- [The request]
Copy out the lines below verbatim, from the very first one through the line that contains "49H18L20 54H29L31 49H32L29", inclusive.

*** Data rows ***

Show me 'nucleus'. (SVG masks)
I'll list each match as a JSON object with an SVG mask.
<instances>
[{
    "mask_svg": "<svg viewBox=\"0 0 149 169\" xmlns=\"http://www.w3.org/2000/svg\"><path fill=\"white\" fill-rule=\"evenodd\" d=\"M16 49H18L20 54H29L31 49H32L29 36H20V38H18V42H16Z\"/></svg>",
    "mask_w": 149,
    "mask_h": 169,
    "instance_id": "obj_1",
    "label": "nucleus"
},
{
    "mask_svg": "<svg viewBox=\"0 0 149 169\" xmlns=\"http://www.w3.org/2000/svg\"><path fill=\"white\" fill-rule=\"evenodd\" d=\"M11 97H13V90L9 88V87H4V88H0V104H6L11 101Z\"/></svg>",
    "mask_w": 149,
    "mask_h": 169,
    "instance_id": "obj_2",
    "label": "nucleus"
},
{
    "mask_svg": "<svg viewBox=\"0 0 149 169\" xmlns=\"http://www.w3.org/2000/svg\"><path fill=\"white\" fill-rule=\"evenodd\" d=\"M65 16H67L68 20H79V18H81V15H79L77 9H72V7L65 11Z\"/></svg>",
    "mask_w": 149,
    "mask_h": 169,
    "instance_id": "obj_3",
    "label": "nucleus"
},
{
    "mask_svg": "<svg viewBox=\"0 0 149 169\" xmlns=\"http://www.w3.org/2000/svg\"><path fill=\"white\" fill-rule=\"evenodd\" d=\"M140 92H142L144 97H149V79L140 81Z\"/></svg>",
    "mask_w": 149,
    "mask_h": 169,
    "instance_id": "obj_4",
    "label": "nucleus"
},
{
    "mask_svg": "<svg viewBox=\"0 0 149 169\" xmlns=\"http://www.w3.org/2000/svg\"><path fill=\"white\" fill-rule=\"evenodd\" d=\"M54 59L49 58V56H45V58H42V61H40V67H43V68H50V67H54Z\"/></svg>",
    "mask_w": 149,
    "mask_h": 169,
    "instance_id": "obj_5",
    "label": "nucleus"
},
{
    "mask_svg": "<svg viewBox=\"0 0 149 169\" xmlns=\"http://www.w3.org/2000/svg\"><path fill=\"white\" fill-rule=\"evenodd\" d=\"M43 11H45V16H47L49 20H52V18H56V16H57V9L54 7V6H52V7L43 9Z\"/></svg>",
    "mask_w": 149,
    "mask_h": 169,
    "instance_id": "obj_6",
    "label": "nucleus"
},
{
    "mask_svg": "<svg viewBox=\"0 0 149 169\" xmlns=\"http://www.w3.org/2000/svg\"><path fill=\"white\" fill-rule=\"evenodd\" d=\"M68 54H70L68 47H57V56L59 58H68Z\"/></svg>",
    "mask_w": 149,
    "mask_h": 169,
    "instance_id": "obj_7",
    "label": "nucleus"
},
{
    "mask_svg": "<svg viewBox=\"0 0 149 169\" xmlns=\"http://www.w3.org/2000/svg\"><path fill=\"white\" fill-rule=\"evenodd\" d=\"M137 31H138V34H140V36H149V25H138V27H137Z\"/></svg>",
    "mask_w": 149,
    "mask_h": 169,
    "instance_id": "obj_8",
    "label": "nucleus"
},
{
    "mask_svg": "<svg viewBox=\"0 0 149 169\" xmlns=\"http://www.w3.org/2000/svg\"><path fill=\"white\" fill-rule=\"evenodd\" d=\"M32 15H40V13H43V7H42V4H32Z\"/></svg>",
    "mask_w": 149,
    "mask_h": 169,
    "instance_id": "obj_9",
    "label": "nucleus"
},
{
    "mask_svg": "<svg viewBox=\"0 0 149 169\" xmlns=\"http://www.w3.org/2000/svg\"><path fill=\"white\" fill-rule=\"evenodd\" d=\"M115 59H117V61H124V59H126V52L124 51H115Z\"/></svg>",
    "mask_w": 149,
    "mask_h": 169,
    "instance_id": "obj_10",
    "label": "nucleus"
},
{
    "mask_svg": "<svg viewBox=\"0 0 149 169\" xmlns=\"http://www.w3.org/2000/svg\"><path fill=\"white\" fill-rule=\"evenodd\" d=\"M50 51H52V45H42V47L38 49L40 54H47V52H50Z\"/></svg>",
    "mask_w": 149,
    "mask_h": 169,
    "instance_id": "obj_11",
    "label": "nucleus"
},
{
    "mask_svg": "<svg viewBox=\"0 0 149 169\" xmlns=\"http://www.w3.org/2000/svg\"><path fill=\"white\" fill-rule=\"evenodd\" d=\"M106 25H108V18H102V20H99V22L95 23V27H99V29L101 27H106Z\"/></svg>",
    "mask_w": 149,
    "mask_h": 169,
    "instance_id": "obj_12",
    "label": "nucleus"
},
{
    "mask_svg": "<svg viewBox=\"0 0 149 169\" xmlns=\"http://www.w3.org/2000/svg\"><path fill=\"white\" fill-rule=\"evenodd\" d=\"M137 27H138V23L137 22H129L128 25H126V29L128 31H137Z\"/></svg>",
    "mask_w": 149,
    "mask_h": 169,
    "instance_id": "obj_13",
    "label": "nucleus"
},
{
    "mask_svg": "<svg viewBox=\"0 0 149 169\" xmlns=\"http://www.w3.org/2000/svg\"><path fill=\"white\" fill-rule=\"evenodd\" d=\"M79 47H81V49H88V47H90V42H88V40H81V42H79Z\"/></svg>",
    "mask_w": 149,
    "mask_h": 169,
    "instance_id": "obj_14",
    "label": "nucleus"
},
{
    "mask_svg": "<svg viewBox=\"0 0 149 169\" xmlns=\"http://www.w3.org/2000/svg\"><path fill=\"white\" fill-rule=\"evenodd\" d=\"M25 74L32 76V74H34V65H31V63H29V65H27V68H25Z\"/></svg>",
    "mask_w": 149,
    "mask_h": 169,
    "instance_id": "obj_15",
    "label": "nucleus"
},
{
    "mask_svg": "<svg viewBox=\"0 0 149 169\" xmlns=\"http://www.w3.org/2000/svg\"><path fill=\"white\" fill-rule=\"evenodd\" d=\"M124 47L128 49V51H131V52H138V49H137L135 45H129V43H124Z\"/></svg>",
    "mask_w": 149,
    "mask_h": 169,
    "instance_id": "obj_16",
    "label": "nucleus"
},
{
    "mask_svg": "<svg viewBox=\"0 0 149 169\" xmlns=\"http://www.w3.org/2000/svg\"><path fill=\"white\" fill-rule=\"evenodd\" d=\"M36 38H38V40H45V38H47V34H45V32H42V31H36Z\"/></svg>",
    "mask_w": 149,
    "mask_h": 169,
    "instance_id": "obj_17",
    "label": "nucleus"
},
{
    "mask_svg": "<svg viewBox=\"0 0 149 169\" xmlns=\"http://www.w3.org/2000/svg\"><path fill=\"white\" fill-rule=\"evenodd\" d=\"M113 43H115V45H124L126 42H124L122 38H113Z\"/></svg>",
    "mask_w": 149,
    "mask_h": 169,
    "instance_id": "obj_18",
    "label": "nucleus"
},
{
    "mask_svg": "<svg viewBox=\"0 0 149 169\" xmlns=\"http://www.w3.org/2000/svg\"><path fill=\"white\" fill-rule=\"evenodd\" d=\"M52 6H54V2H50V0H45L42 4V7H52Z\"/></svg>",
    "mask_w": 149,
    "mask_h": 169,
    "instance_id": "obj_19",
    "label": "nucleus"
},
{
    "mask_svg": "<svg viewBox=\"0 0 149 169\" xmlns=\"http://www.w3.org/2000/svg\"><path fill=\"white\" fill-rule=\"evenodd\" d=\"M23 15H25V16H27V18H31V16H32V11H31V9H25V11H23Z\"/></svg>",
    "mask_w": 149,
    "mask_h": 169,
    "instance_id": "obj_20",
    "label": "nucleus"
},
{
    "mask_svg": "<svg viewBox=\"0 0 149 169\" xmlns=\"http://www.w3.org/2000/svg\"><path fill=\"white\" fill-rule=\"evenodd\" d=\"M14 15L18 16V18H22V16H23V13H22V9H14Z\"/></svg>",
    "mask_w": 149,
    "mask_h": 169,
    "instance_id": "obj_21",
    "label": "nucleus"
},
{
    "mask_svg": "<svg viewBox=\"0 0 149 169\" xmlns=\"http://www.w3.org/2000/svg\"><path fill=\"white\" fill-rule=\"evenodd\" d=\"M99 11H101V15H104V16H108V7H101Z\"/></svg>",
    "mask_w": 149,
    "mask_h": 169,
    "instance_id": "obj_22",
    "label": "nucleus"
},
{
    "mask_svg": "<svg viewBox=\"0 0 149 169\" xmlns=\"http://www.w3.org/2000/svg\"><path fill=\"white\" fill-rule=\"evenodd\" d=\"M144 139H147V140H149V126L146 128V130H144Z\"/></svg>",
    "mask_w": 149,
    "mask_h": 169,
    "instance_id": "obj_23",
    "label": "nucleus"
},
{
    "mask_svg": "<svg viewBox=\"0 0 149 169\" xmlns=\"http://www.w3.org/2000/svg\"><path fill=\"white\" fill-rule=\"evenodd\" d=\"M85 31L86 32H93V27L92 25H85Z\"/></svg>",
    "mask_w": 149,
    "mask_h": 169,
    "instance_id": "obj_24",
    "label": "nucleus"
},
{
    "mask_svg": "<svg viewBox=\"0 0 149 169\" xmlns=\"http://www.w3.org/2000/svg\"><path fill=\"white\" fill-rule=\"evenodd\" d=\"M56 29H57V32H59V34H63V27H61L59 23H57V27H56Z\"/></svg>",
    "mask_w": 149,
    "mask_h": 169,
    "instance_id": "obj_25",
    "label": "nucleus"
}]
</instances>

***

- [Exercise result]
Show me 'nucleus'. (SVG masks)
I'll list each match as a JSON object with an SVG mask.
<instances>
[{
    "mask_svg": "<svg viewBox=\"0 0 149 169\" xmlns=\"http://www.w3.org/2000/svg\"><path fill=\"white\" fill-rule=\"evenodd\" d=\"M16 49H18L20 54H29L31 49H32L29 36H20V38H18V42H16Z\"/></svg>",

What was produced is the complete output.